Com a mudança do clima e o ressurgimento de gripe H1N1 as pessoas começam a reduzir os cuidados com o mosquito Aedes aegypti e suas doenças. Por essa razão, a reunião semanal do Gabinete de Monitoramento de Combate ao Aedes aegypti se reuniu no último dia 6 com representantes das secretarias municipais e Superintendências Regionais de Saúde para reforçar que o trabalho para eliminação efetiva do mosquito precisa ser contínuo e permanente.

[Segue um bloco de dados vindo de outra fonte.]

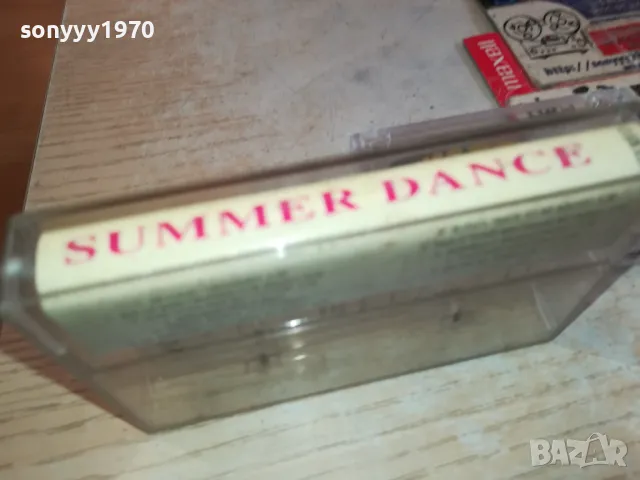 SUMER DANCE-TAPE 2102251737, снимка 6 - Аудио касети - 49224829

Na avaliação dos participantes do Gabinete, o trabalho de toda a equipe da saúde em parceria com os municípios têm contribuído para a mudança dos números da dengue e zika. Apesar do otimismo das regionais de saúde em relação a esse cenário, a gerente de Vigilância em Saúde da Sesa, Gilsa Rodrigues, ressaltou que o combate ao mosquito é um trabalho que não pode cessar.

Segundo ela, independentemente dos números estarem ou não apresentando uma curva descendente, é fundamental que todos estejam concentrados no combate aos focos do vetor. “Esse é um desafio gigante. Posso dizer que nós da saúde já estamos habituados a esses desafios. Portanto, temos a disciplina necessária para nunca desanimarmos”, avalia.
Com isso, o secretário de Estado da Saúde, Ricardo de Oliveira, considerou importante manter a reunião de monitoramento semanalmente. Isso porque, segundo ele, permite uma avaliação mais criteriosa das ações que estão sendo desenvolvidas e ajuda a planejar melhor o que deve ser feito na semana seguinte.
Entre as ações que estão sendo implementadas pelas regionais de saúde estão as reuniões de monitoramento internas; reunião com os secretários e técnicos que receberam homens do Exército e da Marinha no Sul, para apresentação dos dados epidemiológicos e determinação das ações da semana; seminário sobre dengue; distribuição de material educativo; assessoria técnica presencial, ou via e-mail e telefone para os municípios, entre outras.